[Spatial relation data]
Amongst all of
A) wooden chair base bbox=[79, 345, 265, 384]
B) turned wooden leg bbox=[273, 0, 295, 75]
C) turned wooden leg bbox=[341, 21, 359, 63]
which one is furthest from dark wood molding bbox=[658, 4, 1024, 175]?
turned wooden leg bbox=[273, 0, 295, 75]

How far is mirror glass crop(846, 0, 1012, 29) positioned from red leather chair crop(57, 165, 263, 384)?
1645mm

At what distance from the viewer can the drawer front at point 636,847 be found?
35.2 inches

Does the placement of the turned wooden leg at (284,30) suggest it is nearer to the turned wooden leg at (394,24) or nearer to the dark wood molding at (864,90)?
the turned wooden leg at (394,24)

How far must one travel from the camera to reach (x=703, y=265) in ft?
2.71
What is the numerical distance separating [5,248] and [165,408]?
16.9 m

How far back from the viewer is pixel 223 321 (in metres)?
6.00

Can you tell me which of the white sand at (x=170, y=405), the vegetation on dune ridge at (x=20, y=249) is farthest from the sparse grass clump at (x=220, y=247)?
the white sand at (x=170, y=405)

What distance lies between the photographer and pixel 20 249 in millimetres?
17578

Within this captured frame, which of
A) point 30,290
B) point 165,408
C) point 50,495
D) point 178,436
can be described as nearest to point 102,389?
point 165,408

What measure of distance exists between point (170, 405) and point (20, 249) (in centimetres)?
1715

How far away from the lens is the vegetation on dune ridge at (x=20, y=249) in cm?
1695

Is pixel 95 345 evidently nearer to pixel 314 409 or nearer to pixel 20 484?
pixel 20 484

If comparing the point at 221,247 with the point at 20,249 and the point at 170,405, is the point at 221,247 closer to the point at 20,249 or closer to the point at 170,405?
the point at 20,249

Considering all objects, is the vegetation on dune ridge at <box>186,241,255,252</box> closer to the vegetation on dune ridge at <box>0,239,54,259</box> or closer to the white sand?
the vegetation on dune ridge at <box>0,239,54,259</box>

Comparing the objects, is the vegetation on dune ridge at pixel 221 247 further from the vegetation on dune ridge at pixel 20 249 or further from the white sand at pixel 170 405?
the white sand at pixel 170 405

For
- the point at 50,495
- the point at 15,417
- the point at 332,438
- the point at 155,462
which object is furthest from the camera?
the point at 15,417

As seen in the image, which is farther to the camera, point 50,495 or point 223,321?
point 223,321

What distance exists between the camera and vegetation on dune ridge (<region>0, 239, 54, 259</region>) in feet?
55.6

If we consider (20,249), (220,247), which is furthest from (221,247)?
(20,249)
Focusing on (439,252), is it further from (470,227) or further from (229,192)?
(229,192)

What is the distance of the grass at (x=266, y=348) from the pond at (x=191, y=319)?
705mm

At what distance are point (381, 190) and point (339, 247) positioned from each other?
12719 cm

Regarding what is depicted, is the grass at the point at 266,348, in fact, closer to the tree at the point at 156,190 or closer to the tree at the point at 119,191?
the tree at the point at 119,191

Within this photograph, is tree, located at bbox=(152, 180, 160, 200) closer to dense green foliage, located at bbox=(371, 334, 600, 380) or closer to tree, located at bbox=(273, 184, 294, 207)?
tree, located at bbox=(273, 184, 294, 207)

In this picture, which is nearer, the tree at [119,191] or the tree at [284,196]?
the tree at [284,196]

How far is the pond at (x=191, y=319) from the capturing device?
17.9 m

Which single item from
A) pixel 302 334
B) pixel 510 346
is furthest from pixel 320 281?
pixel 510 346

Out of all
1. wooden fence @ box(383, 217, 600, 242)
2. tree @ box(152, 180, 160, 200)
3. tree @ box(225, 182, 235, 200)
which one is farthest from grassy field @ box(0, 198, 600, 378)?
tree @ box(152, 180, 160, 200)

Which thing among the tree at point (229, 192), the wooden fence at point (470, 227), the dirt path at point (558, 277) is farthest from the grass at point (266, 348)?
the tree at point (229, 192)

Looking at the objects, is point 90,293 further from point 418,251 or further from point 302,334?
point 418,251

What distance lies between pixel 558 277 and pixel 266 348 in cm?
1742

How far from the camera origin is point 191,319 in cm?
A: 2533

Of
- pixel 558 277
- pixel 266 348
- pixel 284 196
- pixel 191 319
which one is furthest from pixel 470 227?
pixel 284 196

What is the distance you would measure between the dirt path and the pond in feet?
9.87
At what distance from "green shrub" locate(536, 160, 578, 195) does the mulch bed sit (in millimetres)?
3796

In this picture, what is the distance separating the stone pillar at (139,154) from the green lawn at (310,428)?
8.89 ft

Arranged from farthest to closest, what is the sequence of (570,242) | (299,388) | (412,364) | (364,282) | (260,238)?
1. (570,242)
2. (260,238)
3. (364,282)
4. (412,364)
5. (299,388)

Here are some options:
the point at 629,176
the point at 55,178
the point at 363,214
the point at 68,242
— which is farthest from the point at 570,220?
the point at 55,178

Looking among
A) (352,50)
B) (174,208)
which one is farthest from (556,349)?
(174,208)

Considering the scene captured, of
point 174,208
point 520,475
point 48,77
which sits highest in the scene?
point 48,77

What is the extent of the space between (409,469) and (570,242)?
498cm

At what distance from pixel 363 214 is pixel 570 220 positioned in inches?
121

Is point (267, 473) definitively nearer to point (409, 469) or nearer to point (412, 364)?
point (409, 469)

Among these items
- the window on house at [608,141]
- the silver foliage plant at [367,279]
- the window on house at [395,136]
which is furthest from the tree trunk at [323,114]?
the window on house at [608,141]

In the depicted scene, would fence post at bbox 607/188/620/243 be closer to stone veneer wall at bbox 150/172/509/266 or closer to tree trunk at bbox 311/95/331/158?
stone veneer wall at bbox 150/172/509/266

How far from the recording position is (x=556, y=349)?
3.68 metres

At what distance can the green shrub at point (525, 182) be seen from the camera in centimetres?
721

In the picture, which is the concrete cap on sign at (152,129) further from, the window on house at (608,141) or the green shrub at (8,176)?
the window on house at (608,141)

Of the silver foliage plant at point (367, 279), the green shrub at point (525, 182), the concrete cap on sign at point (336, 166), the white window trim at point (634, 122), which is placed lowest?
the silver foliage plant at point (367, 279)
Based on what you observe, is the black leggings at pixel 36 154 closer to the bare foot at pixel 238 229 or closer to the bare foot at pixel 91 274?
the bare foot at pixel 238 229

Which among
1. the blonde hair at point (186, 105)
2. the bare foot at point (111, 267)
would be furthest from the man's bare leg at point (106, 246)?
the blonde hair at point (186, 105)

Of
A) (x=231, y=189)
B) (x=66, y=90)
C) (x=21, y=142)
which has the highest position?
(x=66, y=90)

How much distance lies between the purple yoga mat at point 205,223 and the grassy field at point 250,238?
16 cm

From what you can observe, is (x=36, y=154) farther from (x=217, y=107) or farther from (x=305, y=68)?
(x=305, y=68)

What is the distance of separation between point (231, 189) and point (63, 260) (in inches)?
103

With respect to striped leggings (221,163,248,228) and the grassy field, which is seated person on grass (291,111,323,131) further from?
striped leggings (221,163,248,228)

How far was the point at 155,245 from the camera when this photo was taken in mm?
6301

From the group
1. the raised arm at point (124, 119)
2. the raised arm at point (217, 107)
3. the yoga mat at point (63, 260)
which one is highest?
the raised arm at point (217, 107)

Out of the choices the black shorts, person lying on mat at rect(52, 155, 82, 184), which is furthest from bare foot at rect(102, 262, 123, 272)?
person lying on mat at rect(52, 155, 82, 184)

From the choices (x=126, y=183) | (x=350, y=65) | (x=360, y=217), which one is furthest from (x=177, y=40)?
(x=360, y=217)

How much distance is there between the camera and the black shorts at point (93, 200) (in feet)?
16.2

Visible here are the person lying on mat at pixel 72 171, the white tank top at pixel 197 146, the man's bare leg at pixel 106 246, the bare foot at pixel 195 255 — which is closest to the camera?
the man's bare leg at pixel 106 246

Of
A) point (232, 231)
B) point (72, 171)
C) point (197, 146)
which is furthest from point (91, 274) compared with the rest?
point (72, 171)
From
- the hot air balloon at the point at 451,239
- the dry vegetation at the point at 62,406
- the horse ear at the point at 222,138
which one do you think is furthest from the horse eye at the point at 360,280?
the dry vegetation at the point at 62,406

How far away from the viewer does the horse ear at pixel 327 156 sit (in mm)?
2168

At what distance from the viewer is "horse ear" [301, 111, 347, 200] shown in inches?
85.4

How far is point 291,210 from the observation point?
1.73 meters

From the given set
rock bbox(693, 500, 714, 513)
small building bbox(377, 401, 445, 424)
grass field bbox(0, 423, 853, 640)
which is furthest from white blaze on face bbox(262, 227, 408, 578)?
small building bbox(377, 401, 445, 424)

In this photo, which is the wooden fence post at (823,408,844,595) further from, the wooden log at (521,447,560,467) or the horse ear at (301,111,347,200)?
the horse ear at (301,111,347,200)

- _WORK INSTRUCTIONS_:
Copy the data from its start through the line containing "35.2 inches", swapping "mirror glass" for "looking glass" and leaving everything else unchanged.

- _RESULT_:
Amongst all of
A) wooden chair base bbox=[79, 345, 265, 384]
B) turned wooden leg bbox=[273, 0, 295, 75]
C) turned wooden leg bbox=[341, 21, 359, 63]
which one is furthest from dark wood molding bbox=[658, 4, 1024, 175]?
turned wooden leg bbox=[273, 0, 295, 75]

How far is looking glass crop(846, 0, 1012, 29) positioned from red leather chair crop(57, 165, 263, 384)?
1645mm

At what distance from the viewer can the drawer front at point 636,847 be found?
35.2 inches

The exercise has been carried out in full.